TIMING/TIMELINESS: leadership among a group of 1 is not individually significant (ie, is it leadership if no one else is interested?)…however, experimenting with an idea that helps a future leadership idea may be useful. Don’t be discouraged if leadership takes time to grow to a satisfying level. Nonetheless, timing and timeliness are critical to establishing widely recognized leadership. Timing might involve the series of idea development activities such that resources and demand are synchronous with the availability of the product. Timeliness is more of a single instance in which the development of an idea or product gets peak acceptance. Think of this in terms of product cycles. Stock market investing also depends on timing (the purchase of stocks at lows, and sales at highs) and timeliness (the trading of stock on a particular expectation or event).

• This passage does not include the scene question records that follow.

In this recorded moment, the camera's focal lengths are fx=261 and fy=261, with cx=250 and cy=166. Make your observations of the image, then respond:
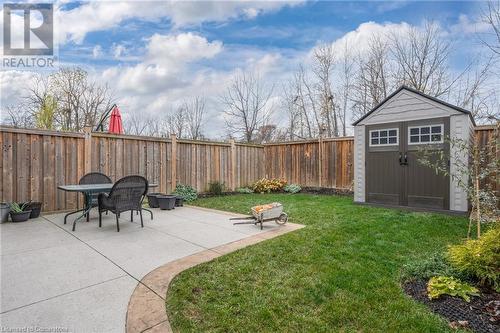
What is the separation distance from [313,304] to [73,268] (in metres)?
2.23

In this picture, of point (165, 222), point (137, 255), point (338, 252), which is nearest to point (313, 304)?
point (338, 252)

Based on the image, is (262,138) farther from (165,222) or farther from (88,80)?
(165,222)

Photo Essay Ideas: Wasted Resources

Monday, May 30th, 2011

The inspiration for our Photo Essay activity is the wasted water essay by Praveena ( . Extending this theme of waste, there are a few other topics for the photo essay:

(1) Wasted Paper. I got the idea of this topic when I got a Staples Rewards application and card from the store – it was the 4th or 5th that had been hoisted on me, and it always ends up in the wastebasket. It’s not that there is no use for it, but why isn’t there an easier (non-paper) way to sign up for these rewards? Coupons have already gone mobile and online, so why can’t this card have gone paperless? I think the Borders card is a lot easier too, only requiring an email address. Another wasted paper scenario that makes you thump your forehead is the copy machine that runs a big job only to find out it needs to be run again for some reason (eg, missed copying the flip side of the original). Why can’t there be more intelligence built into a copy machine’s interface? And what about all that junk mail?

(2) Wasted Plastic: Why do so many products come in large plastic packaging? Some are worst than others but is there not an easy solution? Then there are plastic containers such as yoghurt cups or shampoo bottles. Some containers such as restaurant food bowls may make great candidates for reuse (such as planting pots).

(3) Wasted Light: Sun tunnels are a great and efficient way to get light where it is needed. How else can we address wasted light?

(4) Wasted Heat: People have spent quite some time thinking about using waste heat – such as in data centers. Are there are any ideas pertaining to other sources of wasted heat?